Reputation: 3650
I would like to speed up my calculations and obtain results without using loop in function m
. Reproducible example:
N <- 2500
n <- 500
r <- replicate(1000, sample(N, n))
m <- function(r, N) {
ic <- matrix(0, nrow = N, ncol = N)
for (i in 1:ncol(r)) {
p <- r[, i]
ic[p, p] <- ic[p, p] + 1
}
ic
}
system.time(ic <- m(r, N))
# user system elapsed
# 6.25 0.51 6.76
isSymmetric(ic)
# [1] TRUE
In every iteration of for
loop we are dealing with matrix not vector, so how this could be Vectorized?
@joel.wilson The purpose of this function is to calculate pairwise frequencies of elements. So afterwards we could estimate pairwise inclusion probabilities.

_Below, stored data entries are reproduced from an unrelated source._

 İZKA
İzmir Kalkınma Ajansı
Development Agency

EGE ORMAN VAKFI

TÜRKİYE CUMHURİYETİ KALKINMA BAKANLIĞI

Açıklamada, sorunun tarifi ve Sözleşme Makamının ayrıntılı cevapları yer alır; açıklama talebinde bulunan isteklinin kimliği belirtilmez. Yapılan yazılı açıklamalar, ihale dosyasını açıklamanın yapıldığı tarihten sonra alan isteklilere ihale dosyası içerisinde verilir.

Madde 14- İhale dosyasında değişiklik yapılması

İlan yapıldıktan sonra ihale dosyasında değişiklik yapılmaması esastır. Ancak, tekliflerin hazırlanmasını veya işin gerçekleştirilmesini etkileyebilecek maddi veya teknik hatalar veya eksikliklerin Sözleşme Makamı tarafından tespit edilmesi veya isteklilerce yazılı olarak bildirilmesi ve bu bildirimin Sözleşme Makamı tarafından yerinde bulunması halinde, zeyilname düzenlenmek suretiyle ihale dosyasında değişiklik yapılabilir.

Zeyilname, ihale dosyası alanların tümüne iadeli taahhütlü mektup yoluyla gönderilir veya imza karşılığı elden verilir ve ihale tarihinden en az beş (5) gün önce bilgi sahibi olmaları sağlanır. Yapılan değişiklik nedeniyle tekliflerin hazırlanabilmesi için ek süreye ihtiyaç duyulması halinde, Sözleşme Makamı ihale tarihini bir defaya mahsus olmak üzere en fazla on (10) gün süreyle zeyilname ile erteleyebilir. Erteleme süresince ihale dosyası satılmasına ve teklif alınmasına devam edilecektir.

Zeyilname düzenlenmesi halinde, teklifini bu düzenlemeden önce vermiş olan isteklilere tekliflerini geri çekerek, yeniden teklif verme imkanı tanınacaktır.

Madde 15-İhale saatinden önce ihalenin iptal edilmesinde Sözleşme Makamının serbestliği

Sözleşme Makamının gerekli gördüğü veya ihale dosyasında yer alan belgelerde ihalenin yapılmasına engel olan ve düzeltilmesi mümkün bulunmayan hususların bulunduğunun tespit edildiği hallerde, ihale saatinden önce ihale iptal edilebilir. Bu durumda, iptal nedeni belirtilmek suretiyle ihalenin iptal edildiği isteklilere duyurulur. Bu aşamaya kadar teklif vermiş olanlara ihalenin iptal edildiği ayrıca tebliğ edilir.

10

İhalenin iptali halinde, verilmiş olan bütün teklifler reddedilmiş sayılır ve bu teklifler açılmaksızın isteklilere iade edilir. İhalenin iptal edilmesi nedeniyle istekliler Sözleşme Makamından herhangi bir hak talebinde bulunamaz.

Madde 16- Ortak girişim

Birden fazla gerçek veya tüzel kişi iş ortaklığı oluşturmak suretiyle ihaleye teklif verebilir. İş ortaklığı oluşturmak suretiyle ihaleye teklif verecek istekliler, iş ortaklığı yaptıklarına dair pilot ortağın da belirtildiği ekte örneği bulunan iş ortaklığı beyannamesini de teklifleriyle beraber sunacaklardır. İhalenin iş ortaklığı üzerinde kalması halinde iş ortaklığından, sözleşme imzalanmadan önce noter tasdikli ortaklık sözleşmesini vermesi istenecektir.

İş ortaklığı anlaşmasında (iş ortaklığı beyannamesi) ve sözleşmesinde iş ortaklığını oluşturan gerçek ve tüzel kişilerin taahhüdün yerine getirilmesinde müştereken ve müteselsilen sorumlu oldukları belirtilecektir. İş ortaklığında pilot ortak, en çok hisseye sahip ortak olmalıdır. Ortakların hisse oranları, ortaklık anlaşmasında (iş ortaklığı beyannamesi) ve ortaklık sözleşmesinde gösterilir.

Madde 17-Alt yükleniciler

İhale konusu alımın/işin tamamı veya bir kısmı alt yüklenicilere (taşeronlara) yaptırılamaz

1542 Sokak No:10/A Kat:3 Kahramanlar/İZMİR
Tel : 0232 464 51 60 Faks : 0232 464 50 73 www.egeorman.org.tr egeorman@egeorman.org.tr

Thanks to @Khashaa and @alexis_laz. Benchmarks:
> require(rbenchmark)
> benchmark(m(r, N),
+ m1(r, N),
+ mvec(r, N),
+ alexis(r, N),
+ replications = 10, order = "elapsed")
test replications elapsed relative user.self sys.self user.child sys.child
4 alexis(r, N) 10 4.73 1.000 4.63 0.11 NA NA
3 mvec(r, N) 10 5.36 1.133 5.18 0.18 NA NA
2 m1(r, N) 10 5.48 1.159 5.29 0.19 NA NA
1 m(r, N) 10 61.41 12.983 60.43 0.90 NA NA
Upvotes: 7
Views: 438
Reputation: 7373
This should be significantly faster as it avoids operations on double indexing
m1 <- function(r, N) {
ic <- matrix(0, nrow = N, ncol=ncol(r))
for (i in 1:ncol(r)) {
p <- r[, i]
ic[, i][p] <- 1
}
tcrossprod(ic)
}
system.time(ic1 <- m1(r, N))
# user system elapsed
# 0.53 0.01 0.55
all.equal(ic, ic1)
# [1] TRUE
Simple "counting/adding" operations can almost always be vectorized
mvec <- function(r, N) {
ic <- matrix(0, nrow = N, ncol=ncol(r))
i <- rep(1:ncol(r), each=nrow(r))
ic[cbind(as.vector(r), i)] <- 1
tcrossprod(ic)
}
Upvotes: 7